Task to carry out
Pick up the Fluentbit forum thread below about chunks staying in memory under filesystem storage, and continue it from its final sentence.

Text
What do you think was the original rationale behind Fluentbit's design to not remove chunks from memory while using file system storage, opting instead to keep them in the file system until they are confirmed as processed?

Mar 20 '24 14:03 Sylvie-Laufeydottir

What do you think was the original rationale behind Fluentbit's design to not remove chunks from memory while using file system storage, opting instead to keep them in the file system until they are confirmed as processed?

I think it's a bug, because according to the docs:

The active Chunks that are up are ready for delivery and the ones that are still receiving records. Any other remaining Chunk is in a down state, which means that it is only in the filesystem and won't be up in memory unless it is ready to be delivered.

According to that sentence, I think that the chunks that couldn't have a task assigned should be down since they are not ready to be delivered.

Mar 20 '24 14:03 seblaz

Our initial tests using pull request #8601 is resolving the issues we have observed in #8503. More tests and corner cases need to be executed. Do notice a drop in ingestion speed once the task limit is reached. Kind of expected and does not seem to be a blocker for us.

I have tested this, and after the task limit is reached the cpu usage increases with each new chunk sent to fluentbit. I think this has to do with the fact that in each flush, all the chunks that don't have a task assigned are still brought up into memory and then also down (with the fix of the pr). Therefore, this constant up and down from memory increases the cpu usage.

Given data

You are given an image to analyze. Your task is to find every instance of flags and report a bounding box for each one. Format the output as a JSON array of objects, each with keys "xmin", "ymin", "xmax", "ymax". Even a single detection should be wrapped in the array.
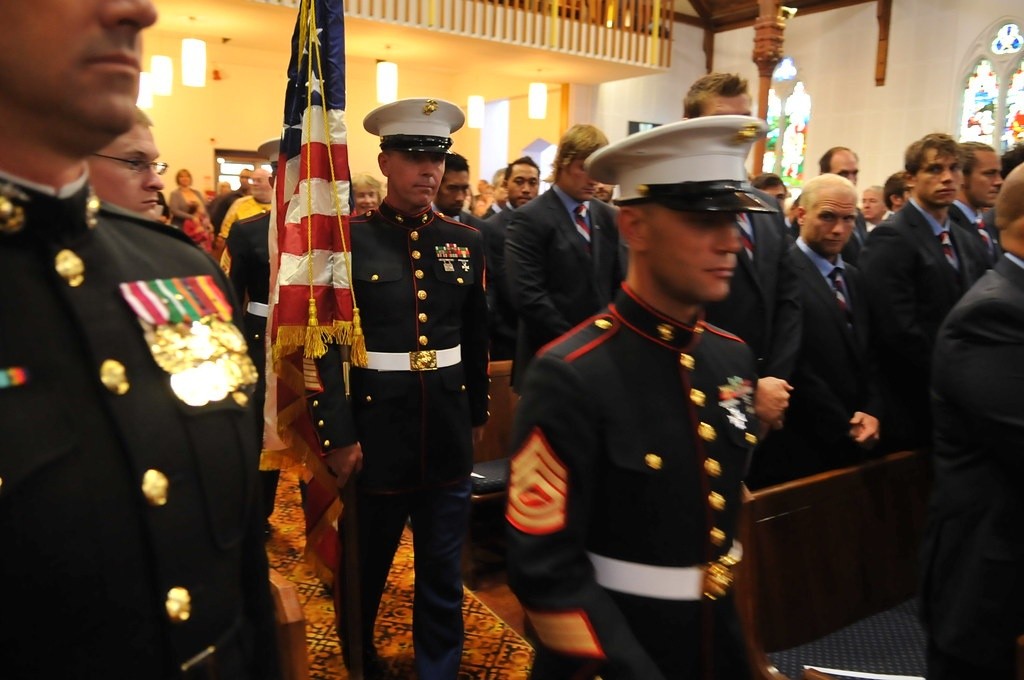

Written reply
Ideally, I think that fluentbit should try to avoid bringing the chunk into memory if it knows that there isn't a task available. Nevertheless, when I tried to implement that before bringing the chunk into memory, then the number of chunks in the output plugins was calculated incorrectly due to flb_input_chunk_update_output_instances not being called.

If you can accept the cpu downgrade the pr fix will be okay, but I think we need a fluentbit maintainer to help us fix the hole problem.

Mar 20 '24 20:03 seblaz

@sirwio I added an additional check in the pr. So far, from my tests it's working as expected and I don't see the cpu downgrade

Mar 21 '24 19:03 seblaz

Latest version of pull request #8601 resolves all issues we have observed earlier (since 1.6). High loads via tcp input plugin sent to opensearch plugin is working without issues.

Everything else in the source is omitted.